Die wirtschaftliche und soziale Krise des „Krachs“ lässt niemanden unberührt, doch individuelle Strategien im Umgang mit der Zeitenwende unterscheiden sich fundamental voneinander. Enttäuschungen über den Untergang des Imperiums stehen neben Hoffnungen auf künftige Karrieren; mancher beklagt den Verlust von Orientierung und Führung, während andere Halt im Glauben finden. Hier stehen solch unterschiedliche Perspektiven nebeneinander. Gemeinsam ergeben sie eine vielstimmige Erzählung vom Ende der Sowjetunion und des – vielfach beklommenen – Aufbruchs in ein neues Jahrzehnt.
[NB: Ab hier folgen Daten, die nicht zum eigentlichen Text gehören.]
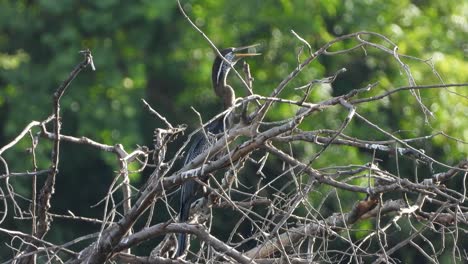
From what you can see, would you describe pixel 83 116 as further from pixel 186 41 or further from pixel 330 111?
pixel 330 111

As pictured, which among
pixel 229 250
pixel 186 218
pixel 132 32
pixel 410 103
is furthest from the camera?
pixel 132 32

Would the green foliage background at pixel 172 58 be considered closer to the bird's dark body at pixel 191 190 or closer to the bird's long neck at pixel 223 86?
the bird's long neck at pixel 223 86

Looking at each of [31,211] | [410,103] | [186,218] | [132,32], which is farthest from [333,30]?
[31,211]

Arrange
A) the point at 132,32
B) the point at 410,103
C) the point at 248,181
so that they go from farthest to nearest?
1. the point at 132,32
2. the point at 410,103
3. the point at 248,181

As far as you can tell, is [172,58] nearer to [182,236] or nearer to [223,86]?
[223,86]

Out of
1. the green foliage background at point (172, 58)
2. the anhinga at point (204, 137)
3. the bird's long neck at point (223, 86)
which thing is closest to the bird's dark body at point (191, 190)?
the anhinga at point (204, 137)

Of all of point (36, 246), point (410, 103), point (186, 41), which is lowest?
point (410, 103)

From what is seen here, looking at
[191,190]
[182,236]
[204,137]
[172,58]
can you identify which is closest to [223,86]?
[204,137]

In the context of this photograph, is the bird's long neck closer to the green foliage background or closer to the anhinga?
the anhinga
Mehr als dreißig Jahre später sind die letzten Spuren dieses Aufbruchs verflogen – und mit ihnen stehen auch all unsere Annahmen über die Geschichte des post-sowjetischen Raumes auf dem Prüfstand. Der Krieg Russlands gegen die Ukraine zwingt uns, über Entwicklungen, Brüche und Kontinuitäten neu nachzudenken. Individuellen Erzählungen aus der zerfallenden Sowjetunion kommt dabei besondere Bedeutung zu: Sie erlauben Einblicke in ein Leben im Umbruch, dessen Ende nicht absehbar ist.
Es sind Auszüge aus Tagebüchern, die auf der Seite von prozhito.org in russischer Sprache veröffentlicht sind. Auswahl, Übersetzung und Redaktion der Beiträge übernahm eine studentische Arbeitsgruppe ↓ am Osteuropa-Institut an der Freien Universität Berlin.
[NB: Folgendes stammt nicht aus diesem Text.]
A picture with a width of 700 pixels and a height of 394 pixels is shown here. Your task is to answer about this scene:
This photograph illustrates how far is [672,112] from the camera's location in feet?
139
1991 wird zum letzten Mal in der sowjetischen Geschichte am 7. November der Tag der Oktoberrevolution begangen. Am Vorabend des Feiertags zieht der 77-jährige Kommunist Sot Rylow, ein pensionierter Funktionär, eine vernichtende Bilanz der sowjetischen Geschichte – und damit auch seiner eigenen Biographie:
„Ich will das alles nicht glauben, was vor sich geht. Alles steuert auf eine Rückkehr zum Kapitalismus hin. Es scheint, dass unser Leben umsonst war: Wir wurden im Kapitalismus geboren und werden offenbar im Kapitalismus sterben müssen. Wozu dann die zig Millionen von menschlichen Opfern?
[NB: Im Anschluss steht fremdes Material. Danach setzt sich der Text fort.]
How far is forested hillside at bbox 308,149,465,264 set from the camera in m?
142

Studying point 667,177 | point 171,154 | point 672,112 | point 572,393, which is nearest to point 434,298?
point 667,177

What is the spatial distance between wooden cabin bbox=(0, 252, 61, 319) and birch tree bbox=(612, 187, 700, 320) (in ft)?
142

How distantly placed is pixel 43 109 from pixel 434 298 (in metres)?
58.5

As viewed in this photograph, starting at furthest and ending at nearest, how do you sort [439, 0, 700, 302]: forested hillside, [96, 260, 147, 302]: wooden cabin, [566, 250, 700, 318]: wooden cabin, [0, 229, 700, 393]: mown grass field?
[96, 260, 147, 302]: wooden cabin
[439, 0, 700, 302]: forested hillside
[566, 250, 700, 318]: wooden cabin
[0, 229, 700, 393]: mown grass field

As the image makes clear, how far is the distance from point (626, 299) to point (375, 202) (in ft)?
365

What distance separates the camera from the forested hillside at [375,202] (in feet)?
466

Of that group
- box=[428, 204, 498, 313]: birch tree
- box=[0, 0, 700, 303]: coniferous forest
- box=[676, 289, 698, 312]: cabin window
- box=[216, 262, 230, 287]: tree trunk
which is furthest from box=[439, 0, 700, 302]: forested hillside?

Wir wurden im Kapitalismus geboren und werden offenbar im Kapitalismus sterben müssen
Ich für mich habe beschlossen, keiner Partei mehr beizutreten. Überhaupt scheint mir, wir sollten ein Leben ganz ohne Parteien aufbauen. Wir sollten einen Rechtsstaat aufbauen, der sich auf ein demokratisch gewähltes Volksparlament und die Schaffung von Institutionen für eine optimale zukunftsorientierte Politik und gesellschaftliche Entwicklung stützt, welche vom Volksparlament mit großer Transparenz diskutiert und verabschiedet werden.
[…] Mein Gemütszustand ist angesichts all der Unruhen und dem Chaos im Lande so, dass man sich manchmal einfach nur noch gehen lassen möchte.“
In Kasan registriert ein unter dem Pseudonym „Wetkin“ schreibender Tagebuchautor im Spätherbst 1991 die unübersichtliche Situation im Lande. Sorgen bereitet ihm die stetig schlechter werdende Versorgungslage.
„Das Leben wird mit jedem Tag schwerer. De facto existiert die Sowjetunion noch innerhalb ihrer Grenzen, praktisch ist die Staatsmacht aber an vielen Orten katastrophal geschwächt. Jede lokale Administration gehorcht zwar formal noch den Anweisungen des Zentrums, verfolgt aber ihre eigene Linie […]. Beispielsweise wurde in Tschetschenien–Inguschetien das Kriegsrecht abgeschafft, während es in manchen Regionen in Eigenregie verhängt wurde. Vor kurzem hat die Region Irkutsk beschlossen, eine Republik auszurufen.“
An Wurst und Torten kann ich mich nicht mal mehr erinnern
„Ich war im Kaufhaus. Ein schrecklicher Anblick – leere Regale, in denen in regelmäßigen Abständen 3-Liter-Gläser mit eingelegten Tomaten stehen. Es gibt keine Butter, keine Milch, keine Kekse, kein Obst. […] An Wurst und Torten kann ich mich nicht mal mehr erinnern.“
In den Metropolen spitzt sich die Situation so zu, dass auch Kinder unmittelbar davon betroffen sind. Deutlich wird dies in den Aufzeichnungen des zehnjährigen Moskauer Schülers Andrej Basulin.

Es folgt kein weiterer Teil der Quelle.